== Source passage ==
▼

- Reaction score
- 42
S Foote. said:Here's the sections of that Japanese study you think in some way support the `direct' theory.
>>Androgen significantly stimulated the proliferation of keratinocytes co-cultured with beard DPCs, suggesting that these DPCs produce androgen-dependent diffusible growth factors. Insulin-like growth factor-I (IGF-I) was identified as one of the androgen dependent paracrine growth factors from beard DPCs.<<
>> On the other hand, we identified inhibitory roles of androgen on the growth of keratinocytes co-cultured with DPCs from human balding frontal scalp,<<
So what! The evidence you need to support the current theory is `missing' from this study as i think you know Bryan!
The reason I've cited that study and others like it is to demonstrate to you for the umpteenth time that androgens CAN directly affect hair follicles. You've tried to claim in the past that there's no way androgens can have such an effect. That claim is blatantly and palpably FALSE.

▲

Continue the forum post about androgens acting directly on hair follicles, starting after its last sentence.

== Source material ==
▼

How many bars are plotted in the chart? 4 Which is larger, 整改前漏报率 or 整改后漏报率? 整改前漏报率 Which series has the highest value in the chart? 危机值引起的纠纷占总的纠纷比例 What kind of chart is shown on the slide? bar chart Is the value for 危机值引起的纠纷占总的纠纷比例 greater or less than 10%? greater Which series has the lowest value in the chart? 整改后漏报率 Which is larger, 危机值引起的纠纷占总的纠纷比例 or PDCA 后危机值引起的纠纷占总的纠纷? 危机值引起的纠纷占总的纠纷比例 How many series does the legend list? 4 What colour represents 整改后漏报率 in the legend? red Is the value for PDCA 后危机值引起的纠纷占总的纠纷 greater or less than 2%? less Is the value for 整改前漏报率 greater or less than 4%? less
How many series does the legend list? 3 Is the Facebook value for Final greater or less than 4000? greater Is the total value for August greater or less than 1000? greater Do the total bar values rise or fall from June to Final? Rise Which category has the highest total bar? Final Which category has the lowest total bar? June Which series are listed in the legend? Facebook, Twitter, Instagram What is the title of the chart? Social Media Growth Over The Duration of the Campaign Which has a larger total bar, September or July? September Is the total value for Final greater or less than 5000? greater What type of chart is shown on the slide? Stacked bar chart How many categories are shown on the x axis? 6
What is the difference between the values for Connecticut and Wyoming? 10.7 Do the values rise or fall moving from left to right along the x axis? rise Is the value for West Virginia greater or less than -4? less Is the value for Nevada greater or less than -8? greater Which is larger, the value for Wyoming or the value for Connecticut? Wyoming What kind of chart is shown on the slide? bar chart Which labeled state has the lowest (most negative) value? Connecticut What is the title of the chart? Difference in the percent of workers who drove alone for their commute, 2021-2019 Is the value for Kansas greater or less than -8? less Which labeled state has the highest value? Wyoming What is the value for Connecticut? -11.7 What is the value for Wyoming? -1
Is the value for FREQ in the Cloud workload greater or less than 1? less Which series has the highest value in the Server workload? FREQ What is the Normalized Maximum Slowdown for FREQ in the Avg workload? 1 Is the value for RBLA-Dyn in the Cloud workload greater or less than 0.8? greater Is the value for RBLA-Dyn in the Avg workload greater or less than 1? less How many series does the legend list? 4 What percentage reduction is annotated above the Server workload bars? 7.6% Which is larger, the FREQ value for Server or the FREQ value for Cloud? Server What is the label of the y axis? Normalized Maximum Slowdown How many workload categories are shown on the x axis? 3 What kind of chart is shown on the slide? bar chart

▲

== Answer section ==
S Foote. said:This study is essentialy the same as the Macaque study we discussed before. The `big' difference is that in the Macaque study, they `directly' exposed known `pre-balding' samples to androgens as well. As you know Bryan, direct exposure to androgens did `NOT' change healthy pre-balding follicle cells `INTO' balding follicle cells! http://endo.endojournals.org/cgi/content/full/138/1/356
The current `direct' theory says that androgens SHOULD directly `switch' these cells into balding mode. The Macaque study clearly `DISPROVES' this, and i'am willing to bet any similar human study would also show that this doesn't happen.
It doesn't happen overnight in a petri dish, Stephen. It takes YEARS for that to happen. All your rantings on that subject are for nothing, I'm afraid.
S Foote. said:The in-vitro observations you are so fond of quoting in support of your arguments Bryan, are `AFTER' the fact. The samples you quote have `ALREADY' had their `particular' growth characteristics `CHANGED' by some kind of in-vivo process.
Well, I'll have to give you credit for at least acknowledging THAT, Stephen! Even if those growth characteristics are changed by something OTHER than exposure to androgens (let's face it, nobody knows for sure what causes it), you've made progress by admitting that they DO have different growth characteristics! :wink:
S Foote. said:Further exposure to any number of substances in-vitro, including androgens, could just be magnifying the `particular' existing growth characteristics of the samples. Cream cheese could have the same effect as androgens on these `ALREADY' growth transformed cells. Do we then say male pattern baldness is `CAUSED' by cream cheese!! Thats the reasoning you are using here Bryan!
Let's not indulge in hypothetical "chicken-or-the-egg" speculations. The important point is that androgens DO directly affect hair follicles. Some of them for the better, some of them for the worse.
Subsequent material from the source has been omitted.